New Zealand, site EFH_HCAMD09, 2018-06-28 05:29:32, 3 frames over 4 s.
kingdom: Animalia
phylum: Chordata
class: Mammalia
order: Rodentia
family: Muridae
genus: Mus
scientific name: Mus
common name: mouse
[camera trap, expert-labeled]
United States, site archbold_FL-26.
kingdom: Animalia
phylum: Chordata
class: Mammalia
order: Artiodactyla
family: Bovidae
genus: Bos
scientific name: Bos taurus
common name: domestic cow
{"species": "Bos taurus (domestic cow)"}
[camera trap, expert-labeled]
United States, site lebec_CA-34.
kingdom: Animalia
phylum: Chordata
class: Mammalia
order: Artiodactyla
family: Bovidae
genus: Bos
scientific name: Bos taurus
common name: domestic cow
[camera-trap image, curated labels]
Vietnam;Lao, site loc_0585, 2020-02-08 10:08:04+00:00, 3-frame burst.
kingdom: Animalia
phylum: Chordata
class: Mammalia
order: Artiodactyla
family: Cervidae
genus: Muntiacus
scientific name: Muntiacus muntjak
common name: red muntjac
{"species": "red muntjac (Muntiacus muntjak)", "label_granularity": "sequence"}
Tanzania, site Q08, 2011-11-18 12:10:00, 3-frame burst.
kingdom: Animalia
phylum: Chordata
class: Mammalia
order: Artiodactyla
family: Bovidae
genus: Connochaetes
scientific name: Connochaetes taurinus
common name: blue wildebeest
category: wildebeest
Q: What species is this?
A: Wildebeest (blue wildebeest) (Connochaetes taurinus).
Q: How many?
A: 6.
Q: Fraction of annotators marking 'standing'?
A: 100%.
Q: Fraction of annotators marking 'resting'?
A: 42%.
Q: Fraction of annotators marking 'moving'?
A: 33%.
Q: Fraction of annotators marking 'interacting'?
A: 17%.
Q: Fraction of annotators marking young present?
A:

*-*-*

* _INSTRUCTIONS FOR THE TASK_
An exact repetition of all the records above is required.

* _EXPECTED ANSWER_
New Zealand, site EFH_HCAMD09, 2018-06-28 05:29:32, 3 frames over 4 s.
kingdom: Animalia
phylum: Chordata
class: Mammalia
order: Rodentia
family: Muridae
genus: Mus
scientific name: Mus
common name: mouse
[camera trap, expert-labeled]
United States, site archbold_FL-26.
kingdom: Animalia
phylum: Chordata
class: Mammalia
order: Artiodactyla
family: Bovidae
genus: Bos
scientific name: Bos taurus
common name: domestic cow
{"species": "Bos taurus (domestic cow)"}
[camera trap, expert-labeled]
United States, site lebec_CA-34.
kingdom: Animalia
phylum: Chordata
class: Mammalia
order: Artiodactyla
family: Bovidae
genus: Bos
scientific name: Bos taurus
common name: domestic cow
[camera-trap image, curated labels]
Vietnam;Lao, site loc_0585, 2020-02-08 10:08:04+00:00, 3-frame burst.
kingdom: Animalia
phylum: Chordata
class: Mammalia
order: Artiodactyla
family: Cervidae
genus: Muntiacus
scientific name: Muntiacus muntjak
common name: red muntjac
{"species": "red muntjac (Muntiacus muntjak)", "label_granularity": "sequence"}
Tanzania, site Q08, 2011-11-18 12:10:00, 3-frame burst.
kingdom: Animalia
phylum: Chordata
class: Mammalia
order: Artiodactyla
family: Bovidae
genus: Connochaetes
scientific name: Connochaetes taurinus
common name: blue wildebeest
category: wildebeest
Q: What species is this?
A: Wildebeest (blue wildebeest) (Connochaetes taurinus).
Q: How many?
A: 6.
Q: Fraction of annotators marking 'standing'?
A: 100%.
Q: Fraction of annotators marking 'resting'?
A: 42%.
Q: Fraction of annotators marking 'moving'?
A: 33%.
Q: Fraction of annotators marking 'interacting'?
A: 17%.
Q: Fraction of annotators marking young present?
A:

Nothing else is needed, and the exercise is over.